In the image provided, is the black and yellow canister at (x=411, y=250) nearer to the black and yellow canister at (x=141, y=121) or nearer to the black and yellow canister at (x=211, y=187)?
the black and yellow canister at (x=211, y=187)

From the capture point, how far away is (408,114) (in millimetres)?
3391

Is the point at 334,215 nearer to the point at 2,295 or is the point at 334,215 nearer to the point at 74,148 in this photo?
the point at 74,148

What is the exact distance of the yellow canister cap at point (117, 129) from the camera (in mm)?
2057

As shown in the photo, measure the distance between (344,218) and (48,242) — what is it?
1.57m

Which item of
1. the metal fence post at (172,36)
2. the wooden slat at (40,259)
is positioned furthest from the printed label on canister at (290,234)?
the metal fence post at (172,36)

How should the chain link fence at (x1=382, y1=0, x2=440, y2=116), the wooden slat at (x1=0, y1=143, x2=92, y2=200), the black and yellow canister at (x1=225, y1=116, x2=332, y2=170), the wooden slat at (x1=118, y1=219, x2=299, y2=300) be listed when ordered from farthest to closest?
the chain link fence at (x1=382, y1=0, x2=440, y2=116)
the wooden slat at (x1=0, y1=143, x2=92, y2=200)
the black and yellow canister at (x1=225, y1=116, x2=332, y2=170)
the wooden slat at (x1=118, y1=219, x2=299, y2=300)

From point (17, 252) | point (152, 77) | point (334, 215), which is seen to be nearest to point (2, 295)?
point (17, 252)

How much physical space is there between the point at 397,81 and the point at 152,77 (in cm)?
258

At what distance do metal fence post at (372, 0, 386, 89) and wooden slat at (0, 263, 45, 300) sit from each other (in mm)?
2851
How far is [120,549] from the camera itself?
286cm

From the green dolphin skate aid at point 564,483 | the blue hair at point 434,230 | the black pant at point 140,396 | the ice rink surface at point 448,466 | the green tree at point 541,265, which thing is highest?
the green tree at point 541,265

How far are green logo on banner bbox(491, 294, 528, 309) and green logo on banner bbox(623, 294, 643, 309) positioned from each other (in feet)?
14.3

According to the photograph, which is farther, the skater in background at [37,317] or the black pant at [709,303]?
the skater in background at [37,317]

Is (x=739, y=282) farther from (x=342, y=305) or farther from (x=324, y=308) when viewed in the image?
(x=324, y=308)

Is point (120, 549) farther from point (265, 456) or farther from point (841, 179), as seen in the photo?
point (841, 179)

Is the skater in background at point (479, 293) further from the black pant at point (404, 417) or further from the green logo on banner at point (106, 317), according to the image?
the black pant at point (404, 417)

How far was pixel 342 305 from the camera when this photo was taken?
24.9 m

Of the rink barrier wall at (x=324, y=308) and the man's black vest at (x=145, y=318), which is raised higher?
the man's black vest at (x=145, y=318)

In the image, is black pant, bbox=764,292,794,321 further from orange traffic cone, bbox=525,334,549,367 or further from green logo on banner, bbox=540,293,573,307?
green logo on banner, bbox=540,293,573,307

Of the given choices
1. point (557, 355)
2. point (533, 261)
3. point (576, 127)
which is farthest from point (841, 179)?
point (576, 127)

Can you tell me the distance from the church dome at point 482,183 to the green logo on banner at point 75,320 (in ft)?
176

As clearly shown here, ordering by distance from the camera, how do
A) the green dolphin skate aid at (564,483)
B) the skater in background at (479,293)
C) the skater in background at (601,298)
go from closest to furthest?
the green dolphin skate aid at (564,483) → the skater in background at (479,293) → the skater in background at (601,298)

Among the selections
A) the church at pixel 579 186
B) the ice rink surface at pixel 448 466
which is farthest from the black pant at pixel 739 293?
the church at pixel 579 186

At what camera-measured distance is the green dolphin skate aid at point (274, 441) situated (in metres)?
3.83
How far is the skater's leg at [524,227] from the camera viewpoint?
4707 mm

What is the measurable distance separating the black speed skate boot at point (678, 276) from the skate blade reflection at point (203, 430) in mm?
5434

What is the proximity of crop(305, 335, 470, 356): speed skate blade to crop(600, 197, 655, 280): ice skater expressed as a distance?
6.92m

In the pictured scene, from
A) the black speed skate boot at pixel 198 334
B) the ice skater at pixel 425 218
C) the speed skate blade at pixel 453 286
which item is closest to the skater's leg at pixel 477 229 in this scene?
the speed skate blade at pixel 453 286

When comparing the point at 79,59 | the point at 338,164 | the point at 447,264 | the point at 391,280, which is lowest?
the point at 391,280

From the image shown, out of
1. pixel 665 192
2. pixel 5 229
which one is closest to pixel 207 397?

▶ _To be done_: Put the material into a Markdown table with the columns No. and Text, one numbered row per line, starting at the line that contains "From the image shown, out of" and continuing through the final line of the material; omit blank lines.

▶ _Task response_:
| No. | Text |
|---|---|
| 1 | From the image shown, out of |
| 2 | 1. pixel 665 192 |
| 3 | 2. pixel 5 229 |
| 4 | which one is closest to pixel 207 397? |